┌──
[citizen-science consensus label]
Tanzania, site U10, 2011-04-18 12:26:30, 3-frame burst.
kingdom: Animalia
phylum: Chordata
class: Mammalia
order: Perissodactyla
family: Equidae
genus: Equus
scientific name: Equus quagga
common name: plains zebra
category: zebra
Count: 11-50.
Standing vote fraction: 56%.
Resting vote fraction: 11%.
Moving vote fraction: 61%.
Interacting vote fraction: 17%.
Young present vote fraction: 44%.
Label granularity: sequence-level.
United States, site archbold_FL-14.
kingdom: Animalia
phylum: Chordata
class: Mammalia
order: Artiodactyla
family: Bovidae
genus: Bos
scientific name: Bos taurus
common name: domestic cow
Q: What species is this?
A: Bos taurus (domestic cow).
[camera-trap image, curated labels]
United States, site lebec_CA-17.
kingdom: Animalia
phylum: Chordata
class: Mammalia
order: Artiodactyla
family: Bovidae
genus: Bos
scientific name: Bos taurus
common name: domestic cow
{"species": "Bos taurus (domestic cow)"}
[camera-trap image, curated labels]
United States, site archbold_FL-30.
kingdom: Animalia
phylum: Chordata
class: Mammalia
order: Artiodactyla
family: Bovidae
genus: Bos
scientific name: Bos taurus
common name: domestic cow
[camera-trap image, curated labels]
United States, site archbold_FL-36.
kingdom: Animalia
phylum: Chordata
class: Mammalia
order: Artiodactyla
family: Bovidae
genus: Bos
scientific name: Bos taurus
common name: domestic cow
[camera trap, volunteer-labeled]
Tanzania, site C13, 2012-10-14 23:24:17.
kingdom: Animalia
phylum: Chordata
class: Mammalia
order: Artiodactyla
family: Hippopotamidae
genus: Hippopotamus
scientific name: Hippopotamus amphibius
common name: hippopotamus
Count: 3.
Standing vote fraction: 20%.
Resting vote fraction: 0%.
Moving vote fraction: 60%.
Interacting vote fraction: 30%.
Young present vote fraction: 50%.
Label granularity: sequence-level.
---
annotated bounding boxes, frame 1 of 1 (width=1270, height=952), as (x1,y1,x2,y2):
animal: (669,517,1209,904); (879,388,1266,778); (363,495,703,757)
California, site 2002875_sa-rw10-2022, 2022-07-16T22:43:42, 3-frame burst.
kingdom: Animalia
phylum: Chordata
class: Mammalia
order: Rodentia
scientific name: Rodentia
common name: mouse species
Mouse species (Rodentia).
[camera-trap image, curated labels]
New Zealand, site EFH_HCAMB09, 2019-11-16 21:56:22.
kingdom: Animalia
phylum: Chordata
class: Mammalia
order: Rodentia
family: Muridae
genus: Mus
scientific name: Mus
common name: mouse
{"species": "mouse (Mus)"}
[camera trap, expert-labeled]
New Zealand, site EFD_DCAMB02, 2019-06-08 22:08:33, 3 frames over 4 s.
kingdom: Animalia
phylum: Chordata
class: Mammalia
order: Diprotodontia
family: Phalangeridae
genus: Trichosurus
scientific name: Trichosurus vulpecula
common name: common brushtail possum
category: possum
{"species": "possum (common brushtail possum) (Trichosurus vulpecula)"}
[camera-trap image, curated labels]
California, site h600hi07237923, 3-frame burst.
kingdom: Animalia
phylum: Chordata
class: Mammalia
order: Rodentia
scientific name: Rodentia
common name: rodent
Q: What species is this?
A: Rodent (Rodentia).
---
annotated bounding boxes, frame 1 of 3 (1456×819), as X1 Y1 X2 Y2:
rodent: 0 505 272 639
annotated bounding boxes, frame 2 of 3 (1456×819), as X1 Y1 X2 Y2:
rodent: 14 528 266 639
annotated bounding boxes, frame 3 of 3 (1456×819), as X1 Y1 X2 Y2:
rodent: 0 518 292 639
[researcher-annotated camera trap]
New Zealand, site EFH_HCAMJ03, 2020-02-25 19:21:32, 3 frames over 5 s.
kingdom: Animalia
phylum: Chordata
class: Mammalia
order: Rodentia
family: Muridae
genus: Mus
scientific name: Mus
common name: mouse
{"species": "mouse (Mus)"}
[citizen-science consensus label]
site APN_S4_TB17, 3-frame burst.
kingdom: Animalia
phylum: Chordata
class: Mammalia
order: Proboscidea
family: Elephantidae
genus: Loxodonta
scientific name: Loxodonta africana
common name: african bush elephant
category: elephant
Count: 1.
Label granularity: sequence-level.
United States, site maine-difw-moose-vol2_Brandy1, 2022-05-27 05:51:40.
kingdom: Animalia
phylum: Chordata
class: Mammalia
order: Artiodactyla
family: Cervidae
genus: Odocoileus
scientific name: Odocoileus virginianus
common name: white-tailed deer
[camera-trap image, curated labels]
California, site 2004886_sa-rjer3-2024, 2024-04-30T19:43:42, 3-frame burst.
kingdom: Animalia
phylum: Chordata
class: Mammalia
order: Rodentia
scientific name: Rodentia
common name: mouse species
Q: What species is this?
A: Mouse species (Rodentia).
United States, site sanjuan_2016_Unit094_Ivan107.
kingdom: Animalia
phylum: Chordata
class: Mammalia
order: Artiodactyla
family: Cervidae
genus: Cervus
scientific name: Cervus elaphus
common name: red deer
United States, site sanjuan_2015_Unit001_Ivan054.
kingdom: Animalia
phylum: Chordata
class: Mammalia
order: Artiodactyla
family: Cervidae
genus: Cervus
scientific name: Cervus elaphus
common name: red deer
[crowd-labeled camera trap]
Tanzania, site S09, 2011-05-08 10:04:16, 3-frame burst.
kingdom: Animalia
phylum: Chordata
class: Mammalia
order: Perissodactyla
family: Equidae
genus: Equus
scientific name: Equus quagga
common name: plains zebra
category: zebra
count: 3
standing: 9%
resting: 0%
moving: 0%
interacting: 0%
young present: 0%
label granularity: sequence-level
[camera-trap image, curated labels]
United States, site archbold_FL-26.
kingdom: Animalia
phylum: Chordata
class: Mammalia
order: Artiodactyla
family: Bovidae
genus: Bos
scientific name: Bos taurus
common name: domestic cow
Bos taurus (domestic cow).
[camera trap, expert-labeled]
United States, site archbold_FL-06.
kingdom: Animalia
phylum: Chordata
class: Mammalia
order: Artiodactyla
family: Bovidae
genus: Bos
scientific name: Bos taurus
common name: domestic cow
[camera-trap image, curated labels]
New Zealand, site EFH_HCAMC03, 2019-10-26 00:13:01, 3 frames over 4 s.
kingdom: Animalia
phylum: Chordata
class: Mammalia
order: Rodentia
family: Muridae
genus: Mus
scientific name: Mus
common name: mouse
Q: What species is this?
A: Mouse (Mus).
└──
Reproduce every entry above without a single alteration.

Exercise answer:
[citizen-science consensus label]
Tanzania, site U10, 2011-04-18 12:26:30, 3-frame burst.
kingdom: Animalia
phylum: Chordata
class: Mammalia
order: Perissodactyla
family: Equidae
genus: Equus
scientific name: Equus quagga
common name: plains zebra
category: zebra
Count: 11-50.
Standing vote fraction: 56%.
Resting vote fraction: 11%.
Moving vote fraction: 61%.
Interacting vote fraction: 17%.
Young present vote fraction: 44%.
Label granularity: sequence-level.
United States, site archbold_FL-14.
kingdom: Animalia
phylum: Chordata
class: Mammalia
order: Artiodactyla
family: Bovidae
genus: Bos
scientific name: Bos taurus
common name: domestic cow
Q: What species is this?
A: Bos taurus (domestic cow).
[camera-trap image, curated labels]
United States, site lebec_CA-17.
kingdom: Animalia
phylum: Chordata
class: Mammalia
order: Artiodactyla
family: Bovidae
genus: Bos
scientific name: Bos taurus
common name: domestic cow
{"species": "Bos taurus (domestic cow)"}
[camera-trap image, curated labels]
United States, site archbold_FL-30.
kingdom: Animalia
phylum: Chordata
class: Mammalia
order: Artiodactyla
family: Bovidae
genus: Bos
scientific name: Bos taurus
common name: domestic cow
[camera-trap image, curated labels]
United States, site archbold_FL-36.
kingdom: Animalia
phylum: Chordata
class: Mammalia
order: Artiodactyla
family: Bovidae
genus: Bos
scientific name: Bos taurus
common name: domestic cow
[camera trap, volunteer-labeled]
Tanzania, site C13, 2012-10-14 23:24:17.
kingdom: Animalia
phylum: Chordata
class: Mammalia
order: Artiodactyla
family: Hippopotamidae
genus: Hippopotamus
scientific name: Hippopotamus amphibius
common name: hippopotamus
Count: 3.
Standing vote fraction: 20%.
Resting vote fraction: 0%.
Moving vote fraction: 60%.
Interacting vote fraction: 30%.
Young present vote fraction: 50%.
Label granularity: sequence-level.
---
annotated bounding boxes, frame 1 of 1 (width=1270, height=952), as (x1,y1,x2,y2):
animal: (669,517,1209,904); (879,388,1266,778); (363,495,703,757)
California, site 2002875_sa-rw10-2022, 2022-07-16T22:43:42, 3-frame burst.
kingdom: Animalia
phylum: Chordata
class: Mammalia
order: Rodentia
scientific name: Rodentia
common name: mouse species
Mouse species (Rodentia).
[camera-trap image, curated labels]
New Zealand, site EFH_HCAMB09, 2019-11-16 21:56:22.
kingdom: Animalia
phylum: Chordata
class: Mammalia
order: Rodentia
family: Muridae
genus: Mus
scientific name: Mus
common name: mouse
{"species": "mouse (Mus)"}
[camera trap, expert-labeled]
New Zealand, site EFD_DCAMB02, 2019-06-08 22:08:33, 3 frames over 4 s.
kingdom: Animalia
phylum: Chordata
class: Mammalia
order: Diprotodontia
family: Phalangeridae
genus: Trichosurus
scientific name: Trichosurus vulpecula
common name: common brushtail possum
category: possum
{"species": "possum (common brushtail possum) (Trichosurus vulpecula)"}
[camera-trap image, curated labels]
California, site h600hi07237923, 3-frame burst.
kingdom: Animalia
phylum: Chordata
class: Mammalia
order: Rodentia
scientific name: Rodentia
common name: rodent
Q: What species is this?
A: Rodent (Rodentia).
---
annotated bounding boxes, frame 1 of 3 (1456×819), as X1 Y1 X2 Y2:
rodent: 0 505 272 639
annotated bounding boxes, frame 2 of 3 (1456×819), as X1 Y1 X2 Y2:
rodent: 14 528 266 639
annotated bounding boxes, frame 3 of 3 (1456×819), as X1 Y1 X2 Y2:
rodent: 0 518 292 639
[researcher-annotated camera trap]
New Zealand, site EFH_HCAMJ03, 2020-02-25 19:21:32, 3 frames over 5 s.
kingdom: Animalia
phylum: Chordata
class: Mammalia
order: Rodentia
family: Muridae
genus: Mus
scientific name: Mus
common name: mouse
{"species": "mouse (Mus)"}
[citizen-science consensus label]
site APN_S4_TB17, 3-frame burst.
kingdom: Animalia
phylum: Chordata
class: Mammalia
order: Proboscidea
family: Elephantidae
genus: Loxodonta
scientific name: Loxodonta africana
common name: african bush elephant
category: elephant
Count: 1.
Label granularity: sequence-level.
United States, site maine-difw-moose-vol2_Brandy1, 2022-05-27 05:51:40.
kingdom: Animalia
phylum: Chordata
class: Mammalia
order: Artiodactyla
family: Cervidae
genus: Odocoileus
scientific name: Odocoileus virginianus
common name: white-tailed deer
[camera-trap image, curated labels]
California, site 2004886_sa-rjer3-2024, 2024-04-30T19:43:42, 3-frame burst.
kingdom: Animalia
phylum: Chordata
class: Mammalia
order: Rodentia
scientific name: Rodentia
common name: mouse species
Q: What species is this?
A: Mouse species (Rodentia).
United States, site sanjuan_2016_Unit094_Ivan107.
kingdom: Animalia
phylum: Chordata
class: Mammalia
order: Artiodactyla
family: Cervidae
genus: Cervus
scientific name: Cervus elaphus
common name: red deer
United States, site sanjuan_2015_Unit001_Ivan054.
kingdom: Animalia
phylum: Chordata
class: Mammalia
order: Artiodactyla
family: Cervidae
genus: Cervus
scientific name: Cervus elaphus
common name: red deer
[crowd-labeled camera trap]
Tanzania, site S09, 2011-05-08 10:04:16, 3-frame burst.
kingdom: Animalia
phylum: Chordata
class: Mammalia
order: Perissodactyla
family: Equidae
genus: Equus
scientific name: Equus quagga
common name: plains zebra
category: zebra
count: 3
standing: 9%
resting: 0%
moving: 0%
interacting: 0%
young present: 0%
label granularity: sequence-level
[camera-trap image, curated labels]
United States, site archbold_FL-26.
kingdom: Animalia
phylum: Chordata
class: Mammalia
order: Artiodactyla
family: Bovidae
genus: Bos
scientific name: Bos taurus
common name: domestic cow
Bos taurus (domestic cow).
[camera trap, expert-labeled]
United States, site archbold_FL-06.
kingdom: Animalia
phylum: Chordata
class: Mammalia
order: Artiodactyla
family: Bovidae
genus: Bos
scientific name: Bos taurus
common name: domestic cow
[camera-trap image, curated labels]
New Zealand, site EFH_HCAMC03, 2019-10-26 00:13:01, 3 frames over 4 s.
kingdom: Animalia
phylum: Chordata
class: Mammalia
order: Rodentia
family: Muridae
genus: Mus
scientific name: Mus
common name: mouse
Q: What species is this?
A: Mouse (Mus).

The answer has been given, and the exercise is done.